Our advisers have one top-line recommendation for the Stanleys: Slow down. “They’re trying to do too many things at the same time,” says Karin Mizgala, president of LifeDesign Financial in Vancouver. “They have kids, a business, rental properties, investing club, two jobs and a plan to move to Mexico that all need time and attention.” Kevin Cork, a certified financial planner with Absolute Group in Alberta, agrees. “Given their short-term horizon for moving to Mexico in three years, it seems odd that they would be dealing with distractions like rental properties, starting businesses and an investment club.” If the Stanleys want to start moving forward, Mizgala and Cork continue, they have to set priorities. Their first should be to ensure they are living within their means, that they don’t incur more debt and that they use every dollar of their income as effectively as possible.

For Mizgala, the Stanleys second focus should be to get Julie’s business up and running so that the family can start generating more income. To do that, she says, Julie should set aside a block of time to hammer out a solid business plan with realistic goals, financial projections and timelines. Then she must make sure to follow that plan. “Then, once the business starts to generate income, they should direct the profits to short-term (building an emergency fund), medium-term (moving to Mexico) and long-term (financial independence) savings – not to expand their lifestyle.”

Given that the Stanleys are relatively young and have time to figure out their retirement-planning strategy, Cork suggests that they start to focus on how much it will cost to move to Mexico. “They need to factor in one-time moving expenses, starting or buying a business, buying a house, and ongoing monthly expenses,” he says. “Like any small-business owner, they will also need to consider how they’re going to pay for health-care costs, disability insurance and so on.”

On top of that, they’ll have to consider the costs of educating their children, a service they get for free in Canada. Then there are Mexican taxes, regulations and visas to consider. Cork adds that Mexican banks have become just as tight with their money as Canadian banks for small-

business loans, so the Stanleys should have other options in place. He suggests one of them head to a local community college for courses on the core aspects of owning a business. If their online business can generate $1,500 a month, it may be a good idea, he says. But will they have the time to run both companies? “And what if the site only makes $100 a month? How long do they spend time and money on it?” Besides, Cork says, since Julie makes nearly twice as much as Don in their regular employment, why is he not taking the time off instead? “That would have half the impact on their income than the current plan does.”

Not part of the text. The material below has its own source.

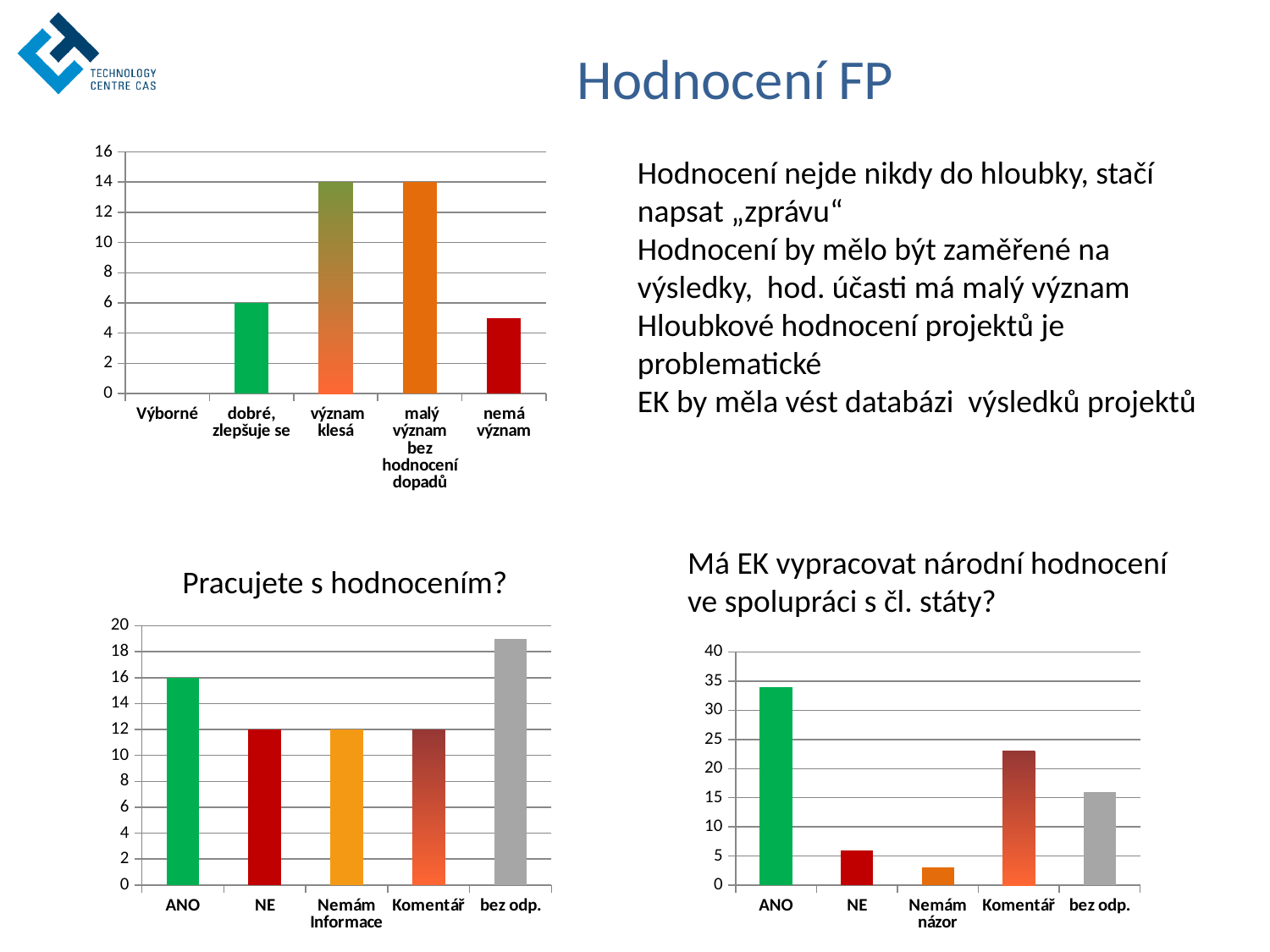
In the top-left chart, is the value for 'nemá význam' greater or less than 6? less In the top-left chart, which category has the lowest value? Výborné In the chart 'Pracujete s hodnocením?', which category has the highest value? bez odp. In the chart 'Pracujete s hodnocením?', what is the value for NE? 12 In the chart 'Pracujete s hodnocením?', is the value for 'bez odp.' greater or less than 18? greater In the chart 'Pracujete s hodnocením?', what is the value for ANO? 16 In the top-left chart, what is the value for 'dobré, zlepšuje se'? 6 In the top-left chart, how many categories are shown on the x axis? 5 In the chart 'Má EK vypracovat národní hodnocení ve spolupráci s čl. státy?', which category has the highest value? ANO In the top-left chart, what is the value for 'význam klesá'? 14 In the chart 'Má EK vypracovat národní hodnocení ve spolupráci s čl. státy?', is the value for Komentář greater or less than 20? greater What kind of chart is the bottom-right chart 'Má EK vypracovat národní hodnocení ve spolupráci s čl. státy?'? bar chart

Alternatively, they could wait until the kids are in university to make the move as a sort of semi-retirement plan, he says. That will give them a decade to build up a much larger nest egg, establish the online business and save for Mexico.

Waiting to make the move has other advantages. For example, it would give the Stanleys more years to contribute to RESPs and take advantage of the federal government’s 20% matching benefit of up to $1,000 a year for each child. That free money won’t be available to them once they move. But if the Stanleys are determined to move soon, Cork and Mizgala say they should at the very least wait until they’ve got money to buy a house and live for a year, on top of whatever they need to buy a business. “And before they pack their bags,” Mizgala says, “they should have a solid business plan that shows how they will generate income.” Cork adds that, if they’re determined to move in the near future, they should consider selling their home now and renting to avoid the risk of further declines in the real estate market.

As for other parts of their plan, Cork and Mizgala both say that the Stanleys need to simplify their financial activities and start building a coherent strategy, for both short-term and long-term goals. That will ensure they’re getting maximum value out of every dollar they earn – and get them that much closer to a new life in Mexico.